She comes back after the show, saying she didn't see me back there. I point to another dancer, "C", who had just been on stage, and said she was my favorite dancer and I couldn't miss seeing her. "P" says she understands and goes away.
A few minutes later, "C", sneaks up behind me and gets very affectionate, saying "heyyyy haven't seen you in a while!". Well of course she hadn't, as I'd never been in the club before. "P" had told "C" I was watching her, and "C" obviously thought I was a former regular she'd forgotten about.
"C" wasn't my type either, so I had to get rid of her too. Like they all say, lying usually just makes it worse.
Mnay of the dancers who talk with me for the first time, usually ask where I am from. Usuaully if I am local... Do the girls treat "locals" better as they can be regulars more often or out of towners better b/c they can spend more money?
As for the biggest BS... No matter how many times I go to a place it is my first time if I have never seen her before. As for the other biggest lie, told one I was about to graduate from law school, she liked the idea.
For the most part, dancers hear BS all the time from customers, their boyfriend, their family and so on. Be different, be real.
I even met one dancer who was pretty and smart and had a college degree. Very unusual at least for me to meet such a dancer. I think she told me she was making a whole lot more money dancing than she could with her college degree. I don't know how long that lasted for her though.
As far as bsing goes, it can be easy especially if you've been drinking. I can just tell weird but true stories or make up sci fi or horror stories or talk about crazy dreams I had without fear of it being documented on the net. Some may call me a bit paranoid but I don't feel like giving out too much detailed info about myself. If I was really paranoid I wouldn't say anything on any discussion board about myself. If I thought I was completely anonymous it would be a different story. Since I know any government agent with the right connections can find out who I am, I don't feel that way.
I did feel anonymous when I first started using the internet and had a lot of fun. After reading how emails and messages can be used against you in a court of law or pinpointed to you, I feel different about what I'm willing to post. If it wasn't for a busy work schedule and the internet, it's possible I could have been another Steven King writer. I have the imagination and the crazy ideas. Just never got the desire and probably don't have the writing skills. It's fun telling stories to strippers on occasion though.
And no, again I agree, chicks DON'T dig info-tech skills or practicioners to any unusual degree.
Ah well, another potentially sexy career down in flames ...
I still say C++ is just as interesting as flying a plane.
By the way, I've been a programmer for many years and know C++ among several other languages, and am a database administrator - not on Unix systems, however.
You are correct about one thing. I've yet to meet ANY girl impressed with my IT knowledge. A few dancers have PRETENDED interest in my IT profession, though.
To me, a chick getting turned on by a dude who drops info that he's a pilot, might as well get all wet when she finds out he knows C++ or can maintain a Unix database. :P
Some things I've said:
I'm a ghost writer working on a book by some celebrity -- oh no I couldn't tell you who -- or by a famous stripper in Vegas.
I work for a private security firm in a nearby city and I'm tailing a dude who is cheating on his wife -- oh no, I wouldn't blow his cover, or mine, and anyway he left earlier.

--- Listed records ---
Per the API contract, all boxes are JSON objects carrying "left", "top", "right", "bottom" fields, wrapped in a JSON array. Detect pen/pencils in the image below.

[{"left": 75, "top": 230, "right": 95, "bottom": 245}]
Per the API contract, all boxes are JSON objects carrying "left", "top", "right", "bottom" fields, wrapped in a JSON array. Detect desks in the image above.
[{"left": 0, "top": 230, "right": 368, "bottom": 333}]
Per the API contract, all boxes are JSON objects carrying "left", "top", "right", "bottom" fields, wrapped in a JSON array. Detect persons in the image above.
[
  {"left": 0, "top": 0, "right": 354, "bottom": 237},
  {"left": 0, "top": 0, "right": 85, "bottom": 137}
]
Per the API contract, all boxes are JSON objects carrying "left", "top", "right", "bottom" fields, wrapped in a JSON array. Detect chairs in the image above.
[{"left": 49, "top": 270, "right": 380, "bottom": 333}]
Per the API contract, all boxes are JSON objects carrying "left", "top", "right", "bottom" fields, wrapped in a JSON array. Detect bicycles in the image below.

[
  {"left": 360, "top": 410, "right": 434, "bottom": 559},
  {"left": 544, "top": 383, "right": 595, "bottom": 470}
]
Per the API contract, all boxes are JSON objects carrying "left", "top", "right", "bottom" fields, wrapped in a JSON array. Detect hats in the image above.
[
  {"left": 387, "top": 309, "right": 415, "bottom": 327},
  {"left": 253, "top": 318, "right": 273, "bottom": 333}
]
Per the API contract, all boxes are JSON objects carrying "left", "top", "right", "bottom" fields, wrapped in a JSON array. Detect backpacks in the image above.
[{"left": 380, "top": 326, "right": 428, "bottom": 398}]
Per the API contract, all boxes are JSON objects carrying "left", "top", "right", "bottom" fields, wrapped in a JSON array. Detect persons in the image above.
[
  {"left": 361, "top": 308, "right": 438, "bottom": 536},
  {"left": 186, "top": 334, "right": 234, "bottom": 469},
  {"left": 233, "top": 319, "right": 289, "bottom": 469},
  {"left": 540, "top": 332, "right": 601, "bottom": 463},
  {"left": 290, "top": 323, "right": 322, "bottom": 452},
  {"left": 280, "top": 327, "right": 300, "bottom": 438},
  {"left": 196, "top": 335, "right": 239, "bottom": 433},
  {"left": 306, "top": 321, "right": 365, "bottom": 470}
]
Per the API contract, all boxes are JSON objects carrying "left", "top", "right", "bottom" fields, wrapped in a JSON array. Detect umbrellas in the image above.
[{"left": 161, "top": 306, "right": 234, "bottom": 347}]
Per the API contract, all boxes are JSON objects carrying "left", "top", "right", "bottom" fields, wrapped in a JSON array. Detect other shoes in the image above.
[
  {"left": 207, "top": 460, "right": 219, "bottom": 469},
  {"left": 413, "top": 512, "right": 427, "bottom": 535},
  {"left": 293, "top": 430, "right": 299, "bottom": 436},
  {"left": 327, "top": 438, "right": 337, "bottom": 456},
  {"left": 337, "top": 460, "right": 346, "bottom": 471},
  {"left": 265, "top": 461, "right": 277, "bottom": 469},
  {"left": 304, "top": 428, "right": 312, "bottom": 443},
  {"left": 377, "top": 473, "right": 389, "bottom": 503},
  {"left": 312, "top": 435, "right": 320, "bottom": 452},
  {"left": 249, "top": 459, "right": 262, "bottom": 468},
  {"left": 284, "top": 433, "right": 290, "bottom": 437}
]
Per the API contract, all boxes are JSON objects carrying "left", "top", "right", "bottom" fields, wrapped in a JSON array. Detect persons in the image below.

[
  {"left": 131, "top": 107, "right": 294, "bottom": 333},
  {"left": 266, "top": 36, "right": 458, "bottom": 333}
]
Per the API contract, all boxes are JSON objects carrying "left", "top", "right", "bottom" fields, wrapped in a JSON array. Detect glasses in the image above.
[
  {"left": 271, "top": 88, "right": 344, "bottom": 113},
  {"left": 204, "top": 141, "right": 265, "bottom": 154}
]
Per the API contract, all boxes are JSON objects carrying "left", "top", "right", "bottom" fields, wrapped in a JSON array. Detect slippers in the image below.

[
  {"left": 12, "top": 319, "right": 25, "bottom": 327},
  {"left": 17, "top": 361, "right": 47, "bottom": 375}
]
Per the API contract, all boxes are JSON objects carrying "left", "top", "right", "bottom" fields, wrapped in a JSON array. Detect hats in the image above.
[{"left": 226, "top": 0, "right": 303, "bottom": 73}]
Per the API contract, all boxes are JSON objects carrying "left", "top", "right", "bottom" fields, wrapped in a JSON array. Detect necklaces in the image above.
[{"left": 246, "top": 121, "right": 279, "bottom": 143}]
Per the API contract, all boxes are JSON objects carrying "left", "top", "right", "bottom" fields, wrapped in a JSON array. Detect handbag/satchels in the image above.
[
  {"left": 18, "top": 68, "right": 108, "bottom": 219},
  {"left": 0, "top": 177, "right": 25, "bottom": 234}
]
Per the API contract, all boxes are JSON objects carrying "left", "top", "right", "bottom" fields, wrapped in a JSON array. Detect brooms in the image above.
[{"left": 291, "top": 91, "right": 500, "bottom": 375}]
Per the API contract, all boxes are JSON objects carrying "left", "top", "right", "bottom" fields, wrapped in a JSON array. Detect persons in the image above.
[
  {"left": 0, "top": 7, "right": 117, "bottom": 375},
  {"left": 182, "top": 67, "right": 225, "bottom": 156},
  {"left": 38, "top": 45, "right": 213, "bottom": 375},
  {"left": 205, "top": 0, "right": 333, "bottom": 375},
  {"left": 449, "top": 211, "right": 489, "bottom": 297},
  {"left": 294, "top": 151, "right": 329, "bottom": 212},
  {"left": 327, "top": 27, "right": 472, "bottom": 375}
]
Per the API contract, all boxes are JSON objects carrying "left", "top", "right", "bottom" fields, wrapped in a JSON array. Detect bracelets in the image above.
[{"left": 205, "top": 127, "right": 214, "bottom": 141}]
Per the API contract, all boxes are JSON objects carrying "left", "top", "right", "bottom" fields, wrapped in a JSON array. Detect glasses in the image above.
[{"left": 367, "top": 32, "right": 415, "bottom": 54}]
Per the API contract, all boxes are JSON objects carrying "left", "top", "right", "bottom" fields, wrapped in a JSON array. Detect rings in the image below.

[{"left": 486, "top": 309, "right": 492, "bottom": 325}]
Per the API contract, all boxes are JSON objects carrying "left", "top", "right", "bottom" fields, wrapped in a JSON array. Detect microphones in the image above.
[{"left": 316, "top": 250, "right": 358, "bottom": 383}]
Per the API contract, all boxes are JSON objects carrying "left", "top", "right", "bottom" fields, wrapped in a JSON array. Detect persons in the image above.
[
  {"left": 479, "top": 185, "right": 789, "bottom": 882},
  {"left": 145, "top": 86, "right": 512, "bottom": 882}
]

--- To-do list ---
[a] In the forum posts about talking with dancers, set down the passage starting with "By the way, I've" and going on through "Unix systems, however.", word for word.
[b] Answer these questions from the forum posts about talking with dancers:
(i) What did one poster once tell a dancer he was about to graduate from?
(ii) Which programming language does the poster who is a database administrator name?
(iii) In the private security firm story, who is the poster supposedly tailing?

--- The answers ---
[a]
By the way, I've been a programmer for many years and know C++ among several other languages, and am a database administrator - not on Unix systems, however.

[b]
(i) Law school.
(ii) C++.
(iii) A man who is cheating on his wife.